Morehouse Celebrates An “End of An Era” with a Special Commencement Message from Dr. Walter E. Massey
➢ The College crowns two valedictorians-a first in Morehouse history
➢ More than 500 graduates to receive degrees
➢ 52 members of Phi Beta Kappa to graduate
ATLANTA-May 15, 2007-- After graduating more than 6,000 students and conferring 55 honorary degrees, Dr. Walter E. Massey will hang up his regalia and step down as president of Morehouse College after serving in that capacity for 12 years. This year, Dr. Massey will preside over a history-making event as the College crowns two valedictorians for the first time.
Massey, a 1958 graduate of the institution, will deliver the 123rd Commencement address to the class of 2007 on Sunday, May 20, at 8 a.m. The ceremony will take place on the Century Campus.

* * *

▶ TASK ITEM:
Return the full Morehouse commencement announcement word for word.

▶ EXTRACTED MATERIAL:
* * *

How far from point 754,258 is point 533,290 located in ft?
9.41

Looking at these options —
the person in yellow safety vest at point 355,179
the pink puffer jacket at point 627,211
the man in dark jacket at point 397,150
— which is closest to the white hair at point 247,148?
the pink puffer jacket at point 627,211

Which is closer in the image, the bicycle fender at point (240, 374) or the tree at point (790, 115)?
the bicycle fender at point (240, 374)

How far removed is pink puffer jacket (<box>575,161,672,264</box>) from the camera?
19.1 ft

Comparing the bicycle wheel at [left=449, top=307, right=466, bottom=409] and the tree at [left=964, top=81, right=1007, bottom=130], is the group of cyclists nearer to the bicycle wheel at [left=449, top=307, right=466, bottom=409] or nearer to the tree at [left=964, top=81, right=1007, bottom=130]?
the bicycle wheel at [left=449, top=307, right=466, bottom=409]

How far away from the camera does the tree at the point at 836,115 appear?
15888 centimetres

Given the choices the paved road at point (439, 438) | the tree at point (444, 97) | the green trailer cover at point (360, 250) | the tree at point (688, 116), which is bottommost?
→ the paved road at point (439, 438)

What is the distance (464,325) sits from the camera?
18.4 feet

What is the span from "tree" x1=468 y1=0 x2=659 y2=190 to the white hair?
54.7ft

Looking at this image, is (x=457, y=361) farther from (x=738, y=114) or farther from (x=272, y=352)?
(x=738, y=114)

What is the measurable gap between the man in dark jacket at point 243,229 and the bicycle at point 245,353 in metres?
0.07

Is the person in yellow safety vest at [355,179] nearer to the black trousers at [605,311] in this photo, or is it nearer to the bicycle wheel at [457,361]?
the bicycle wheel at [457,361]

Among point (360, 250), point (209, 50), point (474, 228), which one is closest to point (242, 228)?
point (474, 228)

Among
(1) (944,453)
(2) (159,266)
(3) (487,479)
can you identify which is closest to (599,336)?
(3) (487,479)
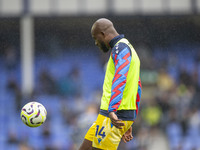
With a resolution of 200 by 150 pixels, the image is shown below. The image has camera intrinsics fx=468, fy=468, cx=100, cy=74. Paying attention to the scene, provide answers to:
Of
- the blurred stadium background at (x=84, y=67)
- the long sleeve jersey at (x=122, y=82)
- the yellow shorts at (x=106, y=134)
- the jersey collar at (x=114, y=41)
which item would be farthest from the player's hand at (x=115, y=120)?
the blurred stadium background at (x=84, y=67)

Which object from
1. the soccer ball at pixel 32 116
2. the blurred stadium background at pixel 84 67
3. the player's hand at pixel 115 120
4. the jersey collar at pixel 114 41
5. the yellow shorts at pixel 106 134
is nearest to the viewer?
the player's hand at pixel 115 120

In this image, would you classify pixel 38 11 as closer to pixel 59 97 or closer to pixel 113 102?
pixel 59 97

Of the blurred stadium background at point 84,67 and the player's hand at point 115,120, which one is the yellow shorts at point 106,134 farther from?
the blurred stadium background at point 84,67

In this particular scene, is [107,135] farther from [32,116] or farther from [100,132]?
[32,116]

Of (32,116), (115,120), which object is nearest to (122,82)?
(115,120)

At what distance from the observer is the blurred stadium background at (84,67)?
13773 mm

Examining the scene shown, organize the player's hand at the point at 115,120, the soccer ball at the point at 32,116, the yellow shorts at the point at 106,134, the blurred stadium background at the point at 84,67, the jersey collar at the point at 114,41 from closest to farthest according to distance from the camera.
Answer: the player's hand at the point at 115,120 < the yellow shorts at the point at 106,134 < the jersey collar at the point at 114,41 < the soccer ball at the point at 32,116 < the blurred stadium background at the point at 84,67

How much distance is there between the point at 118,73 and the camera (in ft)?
17.0

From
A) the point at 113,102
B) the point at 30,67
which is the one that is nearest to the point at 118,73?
the point at 113,102

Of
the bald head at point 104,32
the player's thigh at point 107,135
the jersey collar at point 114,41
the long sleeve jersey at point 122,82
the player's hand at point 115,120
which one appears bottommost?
the player's thigh at point 107,135

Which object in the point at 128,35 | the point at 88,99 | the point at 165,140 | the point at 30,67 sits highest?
the point at 128,35

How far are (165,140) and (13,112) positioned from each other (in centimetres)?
482

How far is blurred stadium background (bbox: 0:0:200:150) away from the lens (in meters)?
13.8

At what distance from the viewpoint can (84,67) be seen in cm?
1700
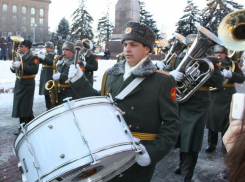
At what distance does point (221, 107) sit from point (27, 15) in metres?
81.0

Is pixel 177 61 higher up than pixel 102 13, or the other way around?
pixel 102 13

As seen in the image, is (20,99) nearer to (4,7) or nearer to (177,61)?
(177,61)

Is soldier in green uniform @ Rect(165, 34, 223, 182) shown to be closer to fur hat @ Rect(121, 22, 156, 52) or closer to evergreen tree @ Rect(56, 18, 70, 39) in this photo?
fur hat @ Rect(121, 22, 156, 52)

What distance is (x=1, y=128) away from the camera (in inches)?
272

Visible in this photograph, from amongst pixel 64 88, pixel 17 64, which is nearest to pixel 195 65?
pixel 64 88

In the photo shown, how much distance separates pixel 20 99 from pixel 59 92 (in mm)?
1094

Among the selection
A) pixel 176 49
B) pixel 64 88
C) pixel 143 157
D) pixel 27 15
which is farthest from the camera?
pixel 27 15

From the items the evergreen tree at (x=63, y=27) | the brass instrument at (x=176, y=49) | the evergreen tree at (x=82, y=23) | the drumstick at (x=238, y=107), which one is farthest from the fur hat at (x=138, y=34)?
the evergreen tree at (x=63, y=27)

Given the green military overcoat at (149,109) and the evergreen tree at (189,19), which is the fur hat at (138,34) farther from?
the evergreen tree at (189,19)

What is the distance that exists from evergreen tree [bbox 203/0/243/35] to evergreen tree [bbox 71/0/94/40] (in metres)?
20.1

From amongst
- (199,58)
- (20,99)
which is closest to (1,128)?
(20,99)

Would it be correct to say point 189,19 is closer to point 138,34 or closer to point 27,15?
point 138,34

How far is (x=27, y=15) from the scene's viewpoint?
260 ft

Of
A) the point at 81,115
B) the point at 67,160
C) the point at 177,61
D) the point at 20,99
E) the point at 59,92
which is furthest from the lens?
the point at 20,99
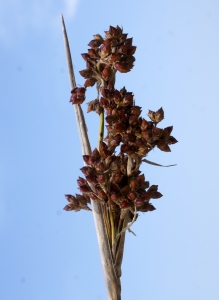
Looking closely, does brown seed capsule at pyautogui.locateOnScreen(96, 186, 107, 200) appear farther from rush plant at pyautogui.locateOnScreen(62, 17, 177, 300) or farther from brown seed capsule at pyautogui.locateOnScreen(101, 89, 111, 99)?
brown seed capsule at pyautogui.locateOnScreen(101, 89, 111, 99)

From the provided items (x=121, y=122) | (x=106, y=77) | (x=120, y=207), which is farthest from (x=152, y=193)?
(x=106, y=77)

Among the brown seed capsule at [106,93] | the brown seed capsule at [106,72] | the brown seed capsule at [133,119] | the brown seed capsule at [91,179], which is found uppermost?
the brown seed capsule at [106,72]

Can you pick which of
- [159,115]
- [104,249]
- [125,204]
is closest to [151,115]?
[159,115]

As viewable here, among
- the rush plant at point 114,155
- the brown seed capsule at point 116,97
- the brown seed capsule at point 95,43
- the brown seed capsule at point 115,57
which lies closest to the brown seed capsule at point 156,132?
the rush plant at point 114,155

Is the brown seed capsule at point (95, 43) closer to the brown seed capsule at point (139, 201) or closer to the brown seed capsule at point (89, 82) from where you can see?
the brown seed capsule at point (89, 82)

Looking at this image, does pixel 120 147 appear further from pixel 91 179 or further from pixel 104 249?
pixel 104 249

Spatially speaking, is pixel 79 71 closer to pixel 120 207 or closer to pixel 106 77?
pixel 106 77

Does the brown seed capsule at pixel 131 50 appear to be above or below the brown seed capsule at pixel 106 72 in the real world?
above

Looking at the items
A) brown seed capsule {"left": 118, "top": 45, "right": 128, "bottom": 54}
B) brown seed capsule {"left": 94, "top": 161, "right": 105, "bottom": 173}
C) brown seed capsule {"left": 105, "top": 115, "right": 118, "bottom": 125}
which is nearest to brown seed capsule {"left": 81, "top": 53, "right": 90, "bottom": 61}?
brown seed capsule {"left": 118, "top": 45, "right": 128, "bottom": 54}
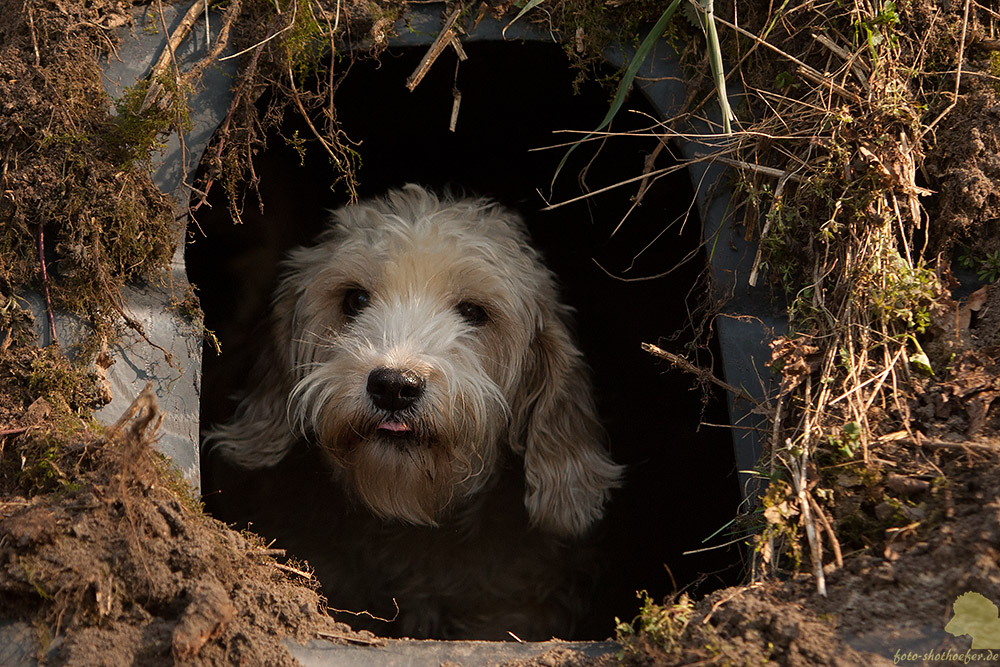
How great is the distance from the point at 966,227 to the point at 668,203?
1667 millimetres

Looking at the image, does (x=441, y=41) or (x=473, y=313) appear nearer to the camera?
(x=441, y=41)

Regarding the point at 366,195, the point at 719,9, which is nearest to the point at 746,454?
the point at 719,9

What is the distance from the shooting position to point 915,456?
7.38 feet

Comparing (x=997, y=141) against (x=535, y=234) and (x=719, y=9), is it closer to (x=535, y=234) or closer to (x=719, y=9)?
(x=719, y=9)

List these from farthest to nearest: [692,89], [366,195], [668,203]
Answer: [366,195] → [668,203] → [692,89]

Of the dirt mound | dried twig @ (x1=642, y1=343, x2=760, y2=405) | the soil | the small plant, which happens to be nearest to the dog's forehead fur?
dried twig @ (x1=642, y1=343, x2=760, y2=405)

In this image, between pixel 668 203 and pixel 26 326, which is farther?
pixel 668 203

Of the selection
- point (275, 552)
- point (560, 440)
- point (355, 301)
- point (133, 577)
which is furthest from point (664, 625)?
point (355, 301)

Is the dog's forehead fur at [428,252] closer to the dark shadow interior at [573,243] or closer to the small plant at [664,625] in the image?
the dark shadow interior at [573,243]

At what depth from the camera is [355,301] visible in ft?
12.2

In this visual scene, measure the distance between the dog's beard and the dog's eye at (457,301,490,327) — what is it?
333 millimetres

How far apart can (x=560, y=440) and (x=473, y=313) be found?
2.20 ft

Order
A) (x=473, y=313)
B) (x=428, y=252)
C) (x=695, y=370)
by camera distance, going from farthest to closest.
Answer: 1. (x=473, y=313)
2. (x=428, y=252)
3. (x=695, y=370)

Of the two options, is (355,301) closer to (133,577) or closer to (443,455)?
(443,455)
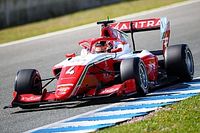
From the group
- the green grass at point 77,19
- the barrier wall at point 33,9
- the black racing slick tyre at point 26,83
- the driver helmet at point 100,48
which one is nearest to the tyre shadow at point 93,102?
the black racing slick tyre at point 26,83

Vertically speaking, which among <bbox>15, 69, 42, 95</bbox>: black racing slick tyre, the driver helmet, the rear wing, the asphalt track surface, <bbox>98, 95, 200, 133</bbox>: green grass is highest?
the rear wing

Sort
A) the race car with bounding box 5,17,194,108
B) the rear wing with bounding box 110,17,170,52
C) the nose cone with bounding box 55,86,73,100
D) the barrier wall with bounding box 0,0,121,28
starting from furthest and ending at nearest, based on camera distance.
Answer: the barrier wall with bounding box 0,0,121,28 → the rear wing with bounding box 110,17,170,52 → the race car with bounding box 5,17,194,108 → the nose cone with bounding box 55,86,73,100

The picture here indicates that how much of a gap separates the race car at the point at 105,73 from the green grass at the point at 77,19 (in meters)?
13.0

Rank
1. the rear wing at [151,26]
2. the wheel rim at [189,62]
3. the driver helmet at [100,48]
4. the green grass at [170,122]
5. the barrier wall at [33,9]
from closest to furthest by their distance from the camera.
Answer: the green grass at [170,122]
the driver helmet at [100,48]
the wheel rim at [189,62]
the rear wing at [151,26]
the barrier wall at [33,9]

* * *

▶ RESULT FOR THIS TASK:
Morehouse Celebrates An “End of An Era” with a Special Commencement Message from Dr. Walter E. Massey
➢ The College crowns two valedictorians-a first in Morehouse history
➢ More than 500 graduates to receive degrees
➢ 52 members of Phi Beta Kappa to graduate
ATLANTA-May 15, 2007-- After graduating more than 6,000 students and conferring 55 honorary degrees, Dr. Walter E. Massey will hang up his regalia and step down as president of Morehouse College after serving in that capacity for 12 years. This year, Dr. Massey will preside over a history-making event as the College crowns two valedictorians for the first time.
Massey, a 1958 graduate of the institution, will deliver the 123rd Commencement address to the class of 2007 on Sunday, May 20, at 8 a.m. The ceremony will take place on the Century Campus.